Convert Figma logo to code with AI

thunlp logoTHULAC-Python

An Efficient Lexical Analyzer for Chinese

2,003
336
2,003
86

Top Related Projects

33,448

Natural Language Processing for the next decade. Tokenization, Part-of-Speech Tagging, Named Entity Recognition, Syntactic & Semantic Dependency Parsing, Document Classification

33,063

结巴中文分词

pkuseg多领域中文分词工具; The pkuseg toolkit for multi-domain Chinese word segmentation

大规模中文自然语言处理语料 Large Scale Chinese Corpus for NLP

Quick Overview

THULAC (THU Lexical Analyzer for Chinese) is a lexical analyzer for the Chinese language developed by the Natural Language Processing and Social Computing Lab at Tsinghua University.

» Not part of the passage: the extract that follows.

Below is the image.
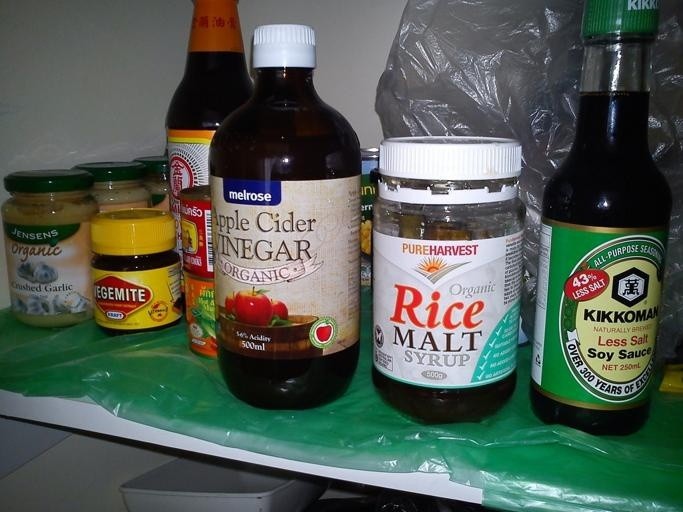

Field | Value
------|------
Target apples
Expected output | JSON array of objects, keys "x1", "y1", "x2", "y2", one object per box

It provides part-of-speech tagging, word segmentation, and named entity recognition capabilities for Chinese text.

Pros

  • Comprehensive Functionality: THULAC offers a wide range of natural language processing capabilities, including word segmentation, part-of-speech tagging, and named entity recognition, making it a versatile tool for Chinese text analysis.
  • High Accuracy: The model has been trained on large-scale Chinese corpora, resulting in high accuracy for various NLP tasks.
  • Efficient Performance: THULAC is designed to be efficient, with fast processing times for real-world applications.
  • Multilingual Support: The library supports both simplified and traditional Chinese, as well as English.

Cons

  • Limited Customization: The library may not provide extensive customization options, which could be a limitation for users with specific requirements.
  • Dependency on External Resources: THULAC relies on pre-trained models and external resources, which may require additional setup and configuration.
  • Python-only: The library is currently only available in Python, which may limit its adoption by developers working in other programming languages.
  • Potential Maintenance Challenges: As an open-source project, the long-term maintenance and updates of THULAC may depend on the continued involvement of the Tsinghua University team.

Code Examples

Here are a few examples of how to use the THULAC library in Python:

import thulac

# Create a THULAC instance
thu = thulac.thulac(seg_only=False)

# Perform word segmentation and part-of-speech tagging
text = "我爱北京天安门。"
result = thu.cut(text, text=True)
print(result)
# Output: '我_r 爱_v 北京_ns 天安门_ns 。_w'

# Perform named entity recognition
text = "北京是中国的首都。"
result = thu.run(text)
print(result)
# Output: [('北京', 'ns'), ('中国', 'ns'), ('首都', 'n')]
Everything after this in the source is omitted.